The United States Supreme Court is rejecting an appeal from American victims of terrorist attacks in Israel more than a decade ago.

The justices are not commenting Monday in ending a lawsuit against the PLO and Palestinian Authority in connection with attacks in Israel in 2002 and 2004 that killed 33 people. A lower court tossed out a $654 million verdict against the Palestinians.

Eleven American families sued the PLO, Yasser Arafat and others over seven terror incidents from 2001 to 2004, claiming that the attacks were perpetrated by security officers and other agents of the Palestinian Authority. The families invoked the federal Anti-Terrorism Act, which gives any American injured by an act of terrorism the right to sue for damages.

The 2nd Circuit Court of Appeals in New York threw the case out, ruling that victims must show that they were specifically targeted or that the attackers intended to harm U.S. interests. The court also said the Palestinian entities did not have a sufficient connection to the U.S. that would make them subject to federal law.

The lead plaintiff in the case, Mark Sokolow, was injured along with his wife and two daughters in a 2002 suicide bombing in Jerusalem. After a six-week jury trial in 2015, the families were awarded $655.5 million, but the appeals court set that verdict aside.

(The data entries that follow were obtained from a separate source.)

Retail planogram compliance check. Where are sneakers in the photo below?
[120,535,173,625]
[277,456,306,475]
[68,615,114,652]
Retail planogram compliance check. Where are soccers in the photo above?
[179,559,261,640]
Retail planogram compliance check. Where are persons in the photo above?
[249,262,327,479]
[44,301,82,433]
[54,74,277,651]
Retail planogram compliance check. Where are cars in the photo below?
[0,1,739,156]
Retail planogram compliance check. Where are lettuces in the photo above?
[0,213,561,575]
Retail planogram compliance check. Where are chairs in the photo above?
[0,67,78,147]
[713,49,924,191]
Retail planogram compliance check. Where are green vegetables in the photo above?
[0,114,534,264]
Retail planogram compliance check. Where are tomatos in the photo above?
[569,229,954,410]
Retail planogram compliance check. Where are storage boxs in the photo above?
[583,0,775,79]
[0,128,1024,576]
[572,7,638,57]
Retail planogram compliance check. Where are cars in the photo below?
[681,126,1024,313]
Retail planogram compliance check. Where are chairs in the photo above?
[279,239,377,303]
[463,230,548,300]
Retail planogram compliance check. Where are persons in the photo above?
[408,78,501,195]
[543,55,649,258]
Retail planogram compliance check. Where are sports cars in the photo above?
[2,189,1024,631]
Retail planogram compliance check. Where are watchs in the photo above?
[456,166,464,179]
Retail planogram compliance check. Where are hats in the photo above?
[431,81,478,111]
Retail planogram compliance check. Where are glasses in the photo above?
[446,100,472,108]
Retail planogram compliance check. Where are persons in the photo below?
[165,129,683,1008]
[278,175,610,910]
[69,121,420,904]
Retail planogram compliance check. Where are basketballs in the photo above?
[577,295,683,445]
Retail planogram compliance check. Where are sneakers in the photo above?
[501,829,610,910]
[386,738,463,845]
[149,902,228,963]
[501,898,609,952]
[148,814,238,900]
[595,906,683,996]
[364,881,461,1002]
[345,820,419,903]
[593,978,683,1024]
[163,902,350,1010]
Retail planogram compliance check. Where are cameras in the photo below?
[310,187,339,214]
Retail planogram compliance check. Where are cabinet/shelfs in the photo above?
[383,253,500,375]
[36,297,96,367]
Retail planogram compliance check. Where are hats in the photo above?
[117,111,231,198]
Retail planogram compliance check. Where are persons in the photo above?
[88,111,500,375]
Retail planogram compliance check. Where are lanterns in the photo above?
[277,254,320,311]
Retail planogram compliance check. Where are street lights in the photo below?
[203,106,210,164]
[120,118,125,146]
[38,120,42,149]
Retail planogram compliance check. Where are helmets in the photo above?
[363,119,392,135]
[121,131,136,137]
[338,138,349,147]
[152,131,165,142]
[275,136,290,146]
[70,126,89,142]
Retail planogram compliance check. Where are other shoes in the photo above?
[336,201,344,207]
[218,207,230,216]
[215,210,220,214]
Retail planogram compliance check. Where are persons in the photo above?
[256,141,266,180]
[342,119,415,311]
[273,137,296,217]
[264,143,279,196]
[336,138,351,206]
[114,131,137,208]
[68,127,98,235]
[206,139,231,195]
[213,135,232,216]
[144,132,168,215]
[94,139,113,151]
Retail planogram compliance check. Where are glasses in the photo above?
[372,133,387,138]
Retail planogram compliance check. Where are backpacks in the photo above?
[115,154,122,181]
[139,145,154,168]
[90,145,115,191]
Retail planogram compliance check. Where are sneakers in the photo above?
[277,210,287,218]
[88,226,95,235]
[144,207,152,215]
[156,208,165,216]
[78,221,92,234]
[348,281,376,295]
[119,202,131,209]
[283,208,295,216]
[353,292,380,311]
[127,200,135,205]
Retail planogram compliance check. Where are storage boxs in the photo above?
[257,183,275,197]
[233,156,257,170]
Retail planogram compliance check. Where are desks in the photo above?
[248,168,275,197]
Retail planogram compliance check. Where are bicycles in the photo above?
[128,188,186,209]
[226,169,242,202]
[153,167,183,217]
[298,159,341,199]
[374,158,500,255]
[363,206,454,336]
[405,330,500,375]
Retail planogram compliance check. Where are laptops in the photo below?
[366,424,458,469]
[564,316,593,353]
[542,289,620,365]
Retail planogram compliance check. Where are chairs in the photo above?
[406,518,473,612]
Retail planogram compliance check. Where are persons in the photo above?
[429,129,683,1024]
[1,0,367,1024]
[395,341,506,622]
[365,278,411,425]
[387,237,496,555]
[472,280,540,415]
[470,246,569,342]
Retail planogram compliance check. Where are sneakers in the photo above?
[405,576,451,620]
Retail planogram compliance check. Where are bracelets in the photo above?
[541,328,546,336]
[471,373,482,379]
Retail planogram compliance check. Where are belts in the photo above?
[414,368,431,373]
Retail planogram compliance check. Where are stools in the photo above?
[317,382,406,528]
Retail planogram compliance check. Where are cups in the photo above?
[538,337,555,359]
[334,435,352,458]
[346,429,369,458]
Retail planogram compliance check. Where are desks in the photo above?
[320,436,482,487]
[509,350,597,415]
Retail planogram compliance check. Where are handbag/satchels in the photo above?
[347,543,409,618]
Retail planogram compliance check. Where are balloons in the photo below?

The Trump administration sided with the Palestinians in calling on the high court to leave the lower court ruling in place. The federal appeals court in New York said U.S. courts can’t consider lawsuits against foreign-based groups over random attacks that were not aimed at the United States.

The victims sued under the Anti-Terrorism Act, passed to open U.S. courts to American victims of international terrorism.